Abstract: A journey in applied mathematics: from two physical problems to numerical methods
The two physical problems are related to wave propagation around planes for one, and to fusion reactors for the other.
Nuclear fusion, the energy powering the stars, requires extreme conditions of temperature and pressure to produce a plasma. Confining a plasma under such conditions in an experiment is very challenging. Magnetic confinement fusion (MCF) is concerned with the use of strong magnetic fields to confine plasmas. Tokamaks and stellarators are two types of toroidal MCF reactors. The former has a toroidal symmetry that considerably simplifies the geometry, but leads to plasma instabilities. The latter, in order to limit instabilities, does not have a toroidal symmetry and offers much more flexibility in choosing its shape. The corresponding part of this presentation will touch on the basics of mathematical modeling for stellarator design, leading to recent challenges in optimization problems. The importance of setting a common language in interdisciplinary collaborations will also be discussed.
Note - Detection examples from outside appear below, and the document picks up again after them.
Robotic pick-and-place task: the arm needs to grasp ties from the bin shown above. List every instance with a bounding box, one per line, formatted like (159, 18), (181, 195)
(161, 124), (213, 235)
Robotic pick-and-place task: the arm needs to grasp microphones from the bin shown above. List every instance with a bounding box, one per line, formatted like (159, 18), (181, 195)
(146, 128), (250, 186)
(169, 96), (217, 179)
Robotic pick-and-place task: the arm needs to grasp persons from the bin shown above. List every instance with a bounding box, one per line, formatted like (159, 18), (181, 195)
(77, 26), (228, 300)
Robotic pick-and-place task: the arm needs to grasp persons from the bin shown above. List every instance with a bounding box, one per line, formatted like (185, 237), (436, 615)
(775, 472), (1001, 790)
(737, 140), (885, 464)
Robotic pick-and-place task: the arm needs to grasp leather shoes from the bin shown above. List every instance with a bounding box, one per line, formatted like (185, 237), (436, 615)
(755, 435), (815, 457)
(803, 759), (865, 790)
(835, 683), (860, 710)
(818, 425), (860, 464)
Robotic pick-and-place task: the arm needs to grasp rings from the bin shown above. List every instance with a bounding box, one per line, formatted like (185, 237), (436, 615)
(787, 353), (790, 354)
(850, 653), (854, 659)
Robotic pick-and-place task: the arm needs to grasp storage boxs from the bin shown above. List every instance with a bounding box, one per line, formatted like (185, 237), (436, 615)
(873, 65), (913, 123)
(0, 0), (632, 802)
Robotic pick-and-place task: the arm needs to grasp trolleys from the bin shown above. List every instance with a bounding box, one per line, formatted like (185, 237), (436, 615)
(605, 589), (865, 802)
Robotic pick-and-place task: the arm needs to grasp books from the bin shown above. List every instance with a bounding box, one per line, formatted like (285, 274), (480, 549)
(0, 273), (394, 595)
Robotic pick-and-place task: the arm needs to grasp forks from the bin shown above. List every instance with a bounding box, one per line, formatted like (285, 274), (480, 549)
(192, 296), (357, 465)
The design of modern aircrafts involves a balance of competing cost and performance requirements, usually combining experimental and theoretical approaches. The propagation of waves around aircrafts is one of many components studied in this context. The corresponding part of this presentation will start with modeling aspects for aeroacoustic problems, leading to partial differential equations (PDEs) with variable coefficients, before turning to numerical methods specifically tailored to handle such PDEs: the so-called quasi-Trefftz methods.